### DOCUMENT TEXT
>>>

This boy came into the Pender County pound on Sept. 27, 2012. He was pulled on Oct. 10 by a rescuer, who immediately noticed something wrong: He had a broken hip.
On Sept 27, 2012, a Dalmation came into the Pender County pound. He was there almost two weeks, until Oct. 10, when he was pulled by a Dalmation breed rescue group, who immediately discovered that he had a broken hip. He had surgery to correct it on Oct. 16.
A pound employee told rescuers that she walked the dog and didn’t see any problem. Sources close to the pound say employees never walk the dogs, however. “The only time those dogs get walked is when they are taking them to the incinerator,” one source said.
The incinerator is where they kill animals. The kill process at Pender County pound has been described to me like this: the animals are taken out to the incinerator, which is in a fenced area behind the pound. The pets are injected on a table right in front of the incinerator and then rolled into it. One person close to the pound told me: “I’m sure not every animal going into that incinerator is already dead.”
The purchase of the incinerator last year was opposed by one county commissioner, Jimmy Tate, who said he was afraid it may speed up killing at the pound. He was right.
The fencing that is now around the incinerator had originally been donated by a volunteer to make a place where adopters could go spend time with animals one-on-one. But when Lt. Keith Ramsey, the pound director, got his new incinerator, he dismantled the adoption area so he could put the fencing around his new toy. In other words, he took materials that had been donated to get more animals out of that pound alive and repurposed them to make killing animals and burning their corpses easier and quicker. Oh, but Ramsey just hates the idea of killing any animal and calls it “an unfortunate part of the job.” (And completely unnecessary.)
As for injured and sick animals, the Dalmation is not the first one not to receive necessary veterinary attention at that pound. (NC Animal Welfare Administrative Code.) On Oct 3, 2012, I had posted about a hound with an injured nose who received no care while at the pound, and instead of being released to a rescue that had planned to take him to a vet was given to a man who said he was going to tie the dog to his porch.

<<<

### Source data
>>>

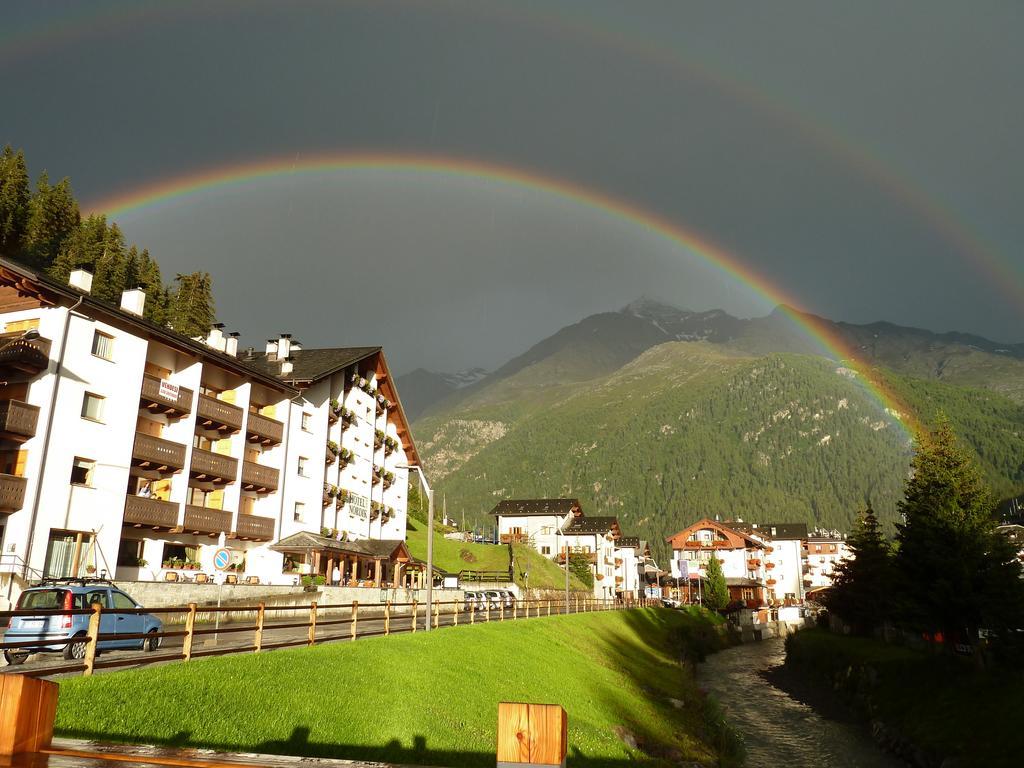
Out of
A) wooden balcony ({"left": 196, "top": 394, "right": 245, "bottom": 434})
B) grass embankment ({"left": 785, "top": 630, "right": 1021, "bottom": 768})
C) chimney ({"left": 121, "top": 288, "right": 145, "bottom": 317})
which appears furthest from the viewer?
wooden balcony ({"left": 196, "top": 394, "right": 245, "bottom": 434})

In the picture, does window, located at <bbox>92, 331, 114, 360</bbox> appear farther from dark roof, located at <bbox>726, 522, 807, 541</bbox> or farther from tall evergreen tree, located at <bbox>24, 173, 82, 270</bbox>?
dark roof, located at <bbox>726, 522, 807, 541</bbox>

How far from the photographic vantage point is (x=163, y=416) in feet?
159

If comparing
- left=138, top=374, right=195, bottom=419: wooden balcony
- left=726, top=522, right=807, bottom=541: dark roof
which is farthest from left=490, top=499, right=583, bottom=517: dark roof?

<<<

### YOUR TASKS
1. In the Pender County pound text, which county commissioner opposed buying the incinerator?
2. Copy word for word the stretch of the Pender County pound text from "The incinerator is" through "He was right.".

### COMPLETED EXERCISE
1. Jimmy Tate.

2.
The incinerator is where they kill animals. The kill process at Pender County pound has been described to me like this: the animals are taken out to the incinerator, which is in a fenced area behind the pound. The pets are injected on a table right in front of the incinerator and then rolled into it. One person close to the pound told me: “I’m sure not every animal going into that incinerator is already dead.”
The purchase of the incinerator last year was opposed by one county commissioner, Jimmy Tate, who said he was afraid it may speed up killing at the pound. He was right.